→ **Assigned task**: Beginning with the line that contains "Viscosity Graph - Figure 3", copy each subsequent line of the data below through the last one, including both ends but not the pictures.

##### Data supplied

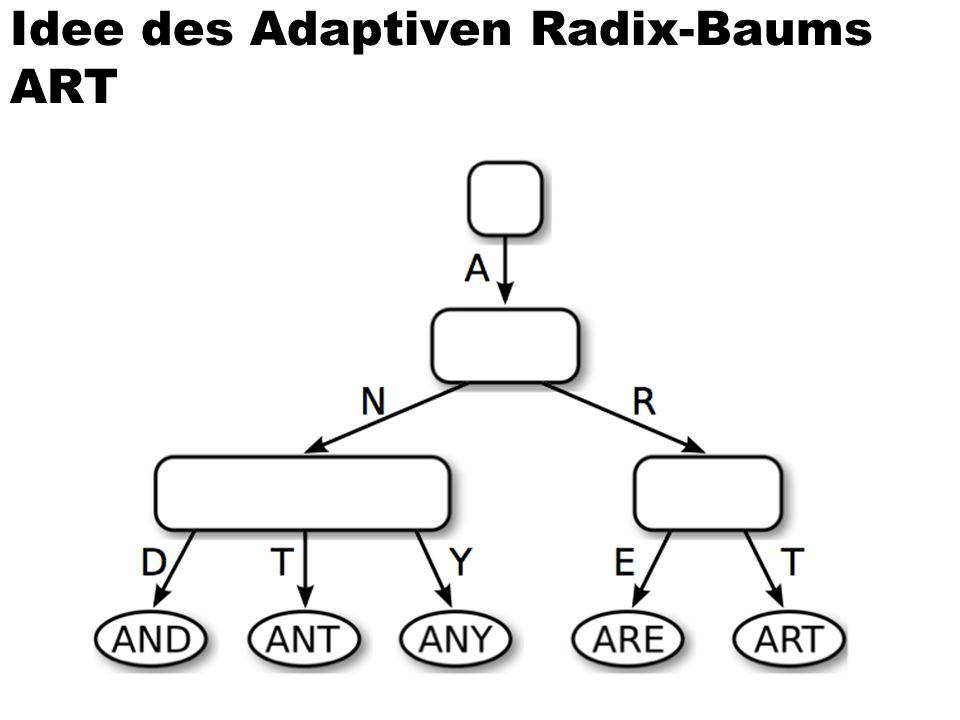 Idee des Adaptiven Radix-Baums ART
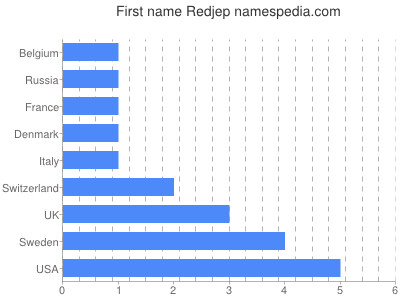 Given name Redjep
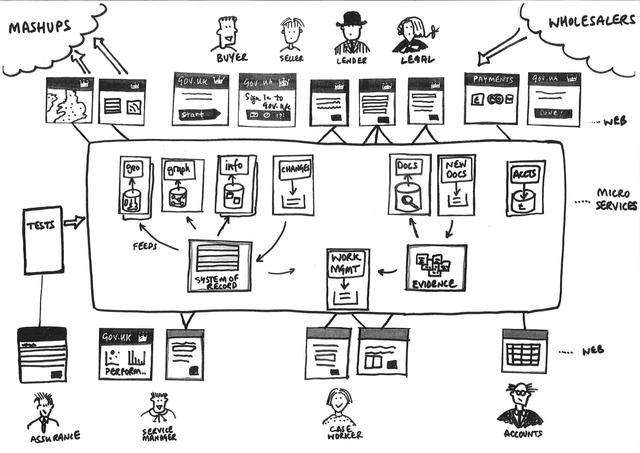 面向数据的架构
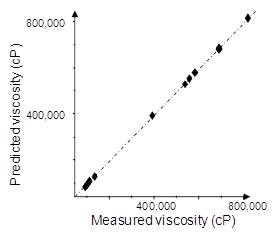Viscosity Graph - Figure 3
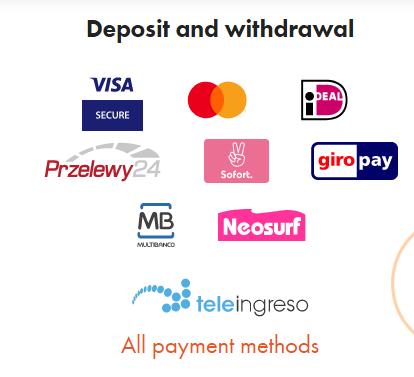 Libertex Reviews - Libertex Deposit And Withdrawal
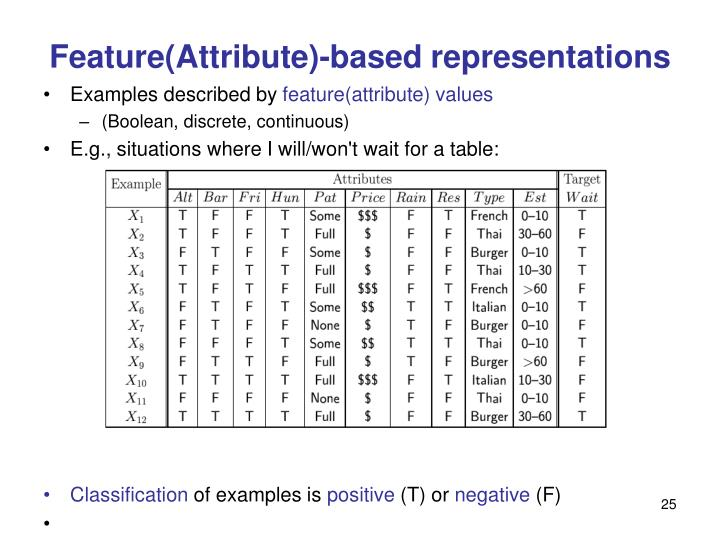 Feature(Attribute)-based representations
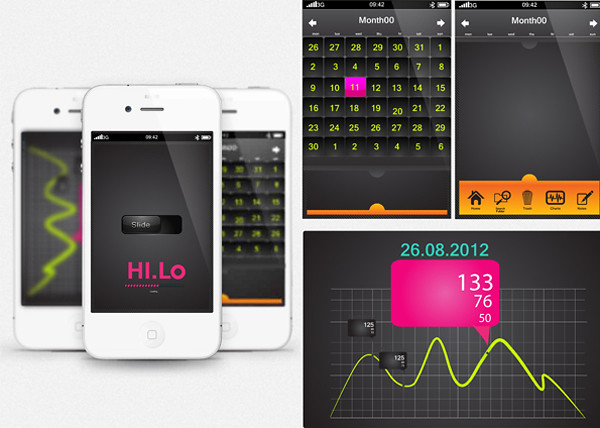 Hi.lo smartphones for wireless blood pressure monitor blood pressure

##########

→ **Result for this exercise**:
Viscosity Graph - Figure 3
 Libertex Reviews - Libertex Deposit And Withdrawal
 Feature(Attribute)-based representations
 Hi.lo smartphones for wireless blood pressure monitor blood pressure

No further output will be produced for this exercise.